Interactive Machine Learning for Music

Prof. Rebecca Fiebrink

1. Motivation: Why IML for music?

1.1 The "mapping problem"

The computational processing that determines how a DMI’s sound should be influenced by its sensor values is often referred to as the instrument’s “mapping.” Hunt et al. (2003) describe this mapping as defining “the very essence of an instrument”; the mapping strongly influences what sounds can be played, what musician gestures may be used to play them, how comfortable a musician is, how a musician looks to an audience, and how easily a musician can learn or repeat particular musical material.

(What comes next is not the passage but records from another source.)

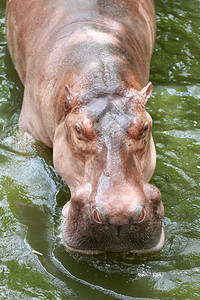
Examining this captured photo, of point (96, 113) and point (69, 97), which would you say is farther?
point (69, 97)

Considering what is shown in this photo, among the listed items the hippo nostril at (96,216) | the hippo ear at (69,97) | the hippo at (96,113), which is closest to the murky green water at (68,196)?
the hippo at (96,113)

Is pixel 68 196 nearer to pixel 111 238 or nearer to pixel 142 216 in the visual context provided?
pixel 111 238

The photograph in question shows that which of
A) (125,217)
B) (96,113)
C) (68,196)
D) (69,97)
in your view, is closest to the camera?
(125,217)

Yet, designing effective (e.g., musically satisfying) mappings can be very difficult in practice. For instance, an instrument may use many sensors to capture a musician’s actions, and/or an individual sensor may produce many dimensions of numbers (e.g., we might want the x, y, and z coordinates of a point tracked in 3D space, or to compute the energy in multiple frequency bands of a signal). Likewise, our sound synthesis or processing algorithm(s) may require many parameters to be set simultaneously to enable rich control over the sound. This can present an instrument designer with a very difficult task: determining a mapping function (Figure 1) which may take dozens (or even hundreds or more) of inputs, use these to compute dozens (or more) of sound parameters, while also ensuring that the instrument is capable of making musically appropriate sounds with feasible, comfortable (enough), and aesthetically appropriate movements. This task becomes even harder when using any of the many sensors that produce noisy signals; for instance, cameras, microphones, and many types of hardware sensors inevitably produce slightly different values at different times, even for the same musician actions.

edu sharing object

Fig. 1: A mapping translates sensor input values into sound synthesis or processing parameters.

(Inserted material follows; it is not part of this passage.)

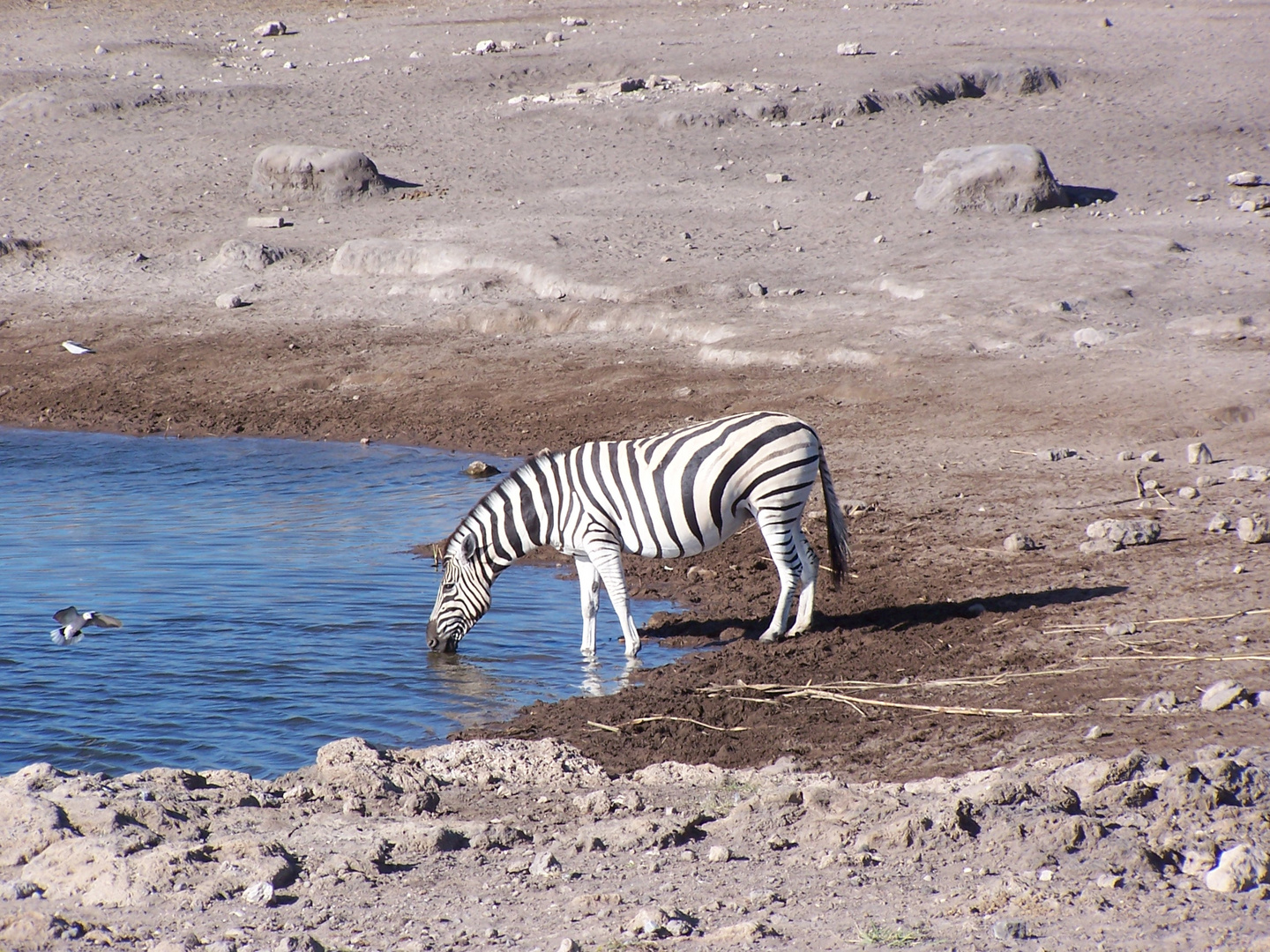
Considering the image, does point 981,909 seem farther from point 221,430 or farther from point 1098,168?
point 1098,168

As a result, implementing a mapping function by writing code is often a painstaking process, even for instrument builders who are expert programmers. For decades, researchers have explored alternative mechanisms for designing these functions, including using clever mathematical operations (e.g., Bencina 2005, Bevilacqua et al. 2005) as well as machine learning, as we will discuss in the next section.

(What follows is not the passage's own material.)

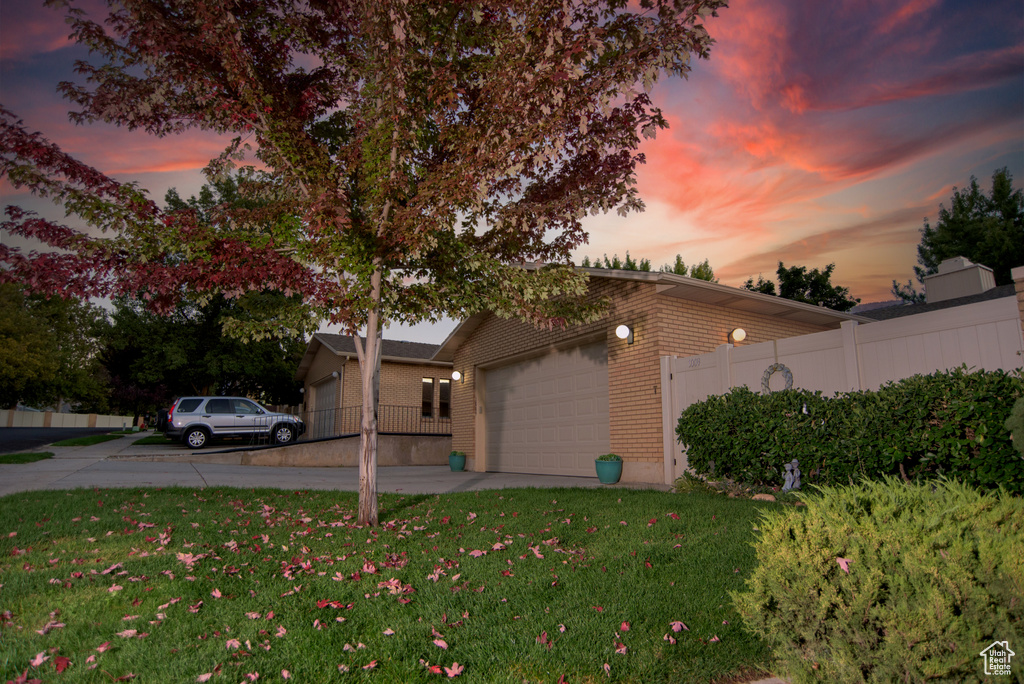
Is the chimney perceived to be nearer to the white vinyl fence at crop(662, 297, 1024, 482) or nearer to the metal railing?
the white vinyl fence at crop(662, 297, 1024, 482)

Of course, this view of the technological components of an instrument as inputs, a mappings, and outputs is quite simplistic, and in practice instruments may have many such mappings, pieced together in different ways, as well as other processes that do not fit into this framework. Nevertheless, mappings are a good starting point for thinking and reasoning about DMI design, and other interactions that you might find in live performance can align well with this framework too (e.g., visuals or robots that respond to live audio or gesture).